We currently reside in an unbelievable time for health care in America; it is under critical, relentless debate and may potentially see tremendous change in the next decade. We look to other countries- Great Britain, Japan, Germany, among others – with different health care systems for ideas and inspiration. We look far less often to other countries experiencing the same problems as us – perhaps doing so could help both parties develop a stronger game plan for refurbishing our health care system.
ChinaDaily.com recently published an article by Cesar Chelala on long-term care and China’s aging population that sounds remarkably similar to our situation in the U.S. Long-term care (LTC) is one of the primary problems facing the current US health care system, yet we have so few working ideas to remedy it. It is expensive and potentially limitless as people live longer and longer and require care in unpredictably large amounts. The problem can be attributed largely to the rapidly aging population – a result of more effective health care developed over the past century and newly available services and technologies that enable individuals to live more years. Now we face a proportionally much larger population of older Americans but lack the money and workforce to supply the LTC this group will likely need.
The situation in China reigns similar: a proportionally large population of elderly persons living with no one to care for them. Their situation is slightly different than ours in an interesting way – a large cause of the aging population of China stems from the government’s 1970’s family planning policy that limits each family to one child. The resulting problem, that I assume was unexpected, is twofold: the population is predominately old and the proportionally smaller population of young, able-bodied persons will not only not be unable to supply enough palliative care to their elders but also fill out the workforce. Ironically, according to the article, China also passed a law in 1996 “making it a legal obligation to take care of the elders in a family.” This is going to create even greater problems in the next coming years, considering how difficult it will be for only-children to care for their elders, as well as simultaneously work and earn a living.
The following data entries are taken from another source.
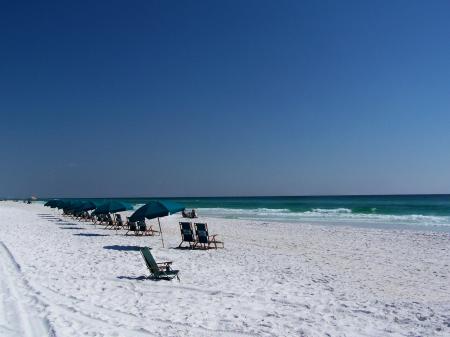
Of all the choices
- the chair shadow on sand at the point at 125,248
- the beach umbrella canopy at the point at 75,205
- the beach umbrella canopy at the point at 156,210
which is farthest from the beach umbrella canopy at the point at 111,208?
the beach umbrella canopy at the point at 75,205

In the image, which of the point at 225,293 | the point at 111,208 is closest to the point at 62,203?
the point at 111,208

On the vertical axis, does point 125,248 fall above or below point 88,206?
below

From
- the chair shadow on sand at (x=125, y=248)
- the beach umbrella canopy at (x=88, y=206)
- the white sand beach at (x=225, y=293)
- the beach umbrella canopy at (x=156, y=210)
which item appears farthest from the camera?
the beach umbrella canopy at (x=88, y=206)

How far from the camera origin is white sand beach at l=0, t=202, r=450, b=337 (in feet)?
16.8

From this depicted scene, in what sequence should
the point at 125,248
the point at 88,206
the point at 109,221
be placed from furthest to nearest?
the point at 88,206 → the point at 109,221 → the point at 125,248

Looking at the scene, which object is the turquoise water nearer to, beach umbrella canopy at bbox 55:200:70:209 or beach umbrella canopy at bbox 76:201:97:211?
beach umbrella canopy at bbox 55:200:70:209

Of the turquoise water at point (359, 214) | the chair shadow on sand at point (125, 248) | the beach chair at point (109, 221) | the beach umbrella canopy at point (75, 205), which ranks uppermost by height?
the beach umbrella canopy at point (75, 205)

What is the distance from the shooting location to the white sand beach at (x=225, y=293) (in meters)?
5.13

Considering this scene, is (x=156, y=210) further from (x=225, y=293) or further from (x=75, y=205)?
(x=75, y=205)

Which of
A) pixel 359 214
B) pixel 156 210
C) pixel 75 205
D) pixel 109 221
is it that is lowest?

So, how do we fix this phenomenon? As of now, both countries – America and China – are in the speculative stage of solving the problem. However, Chelala presents a notable concept called “active aging” that could be applicable here in the U.S. This concept aims to “empower their aging populations to be active participants in economic growth.” The specifics of how the aging population can accomplish this economic participation is still unclear, but the intention of the “active aging” notion is strong and heads in the right direction. If we can pursue such a mindset in America, perhaps our aging population will seem less of a financial problem and more of an asset. It may not be a tangible fix, but I believe the core of health care reform here in America centers around cultural change. If we can convince all ages of our population that our elders are important and have the potential to boost our economy, perhaps we (and China) will have a far easier time fixing other aspects of the problem.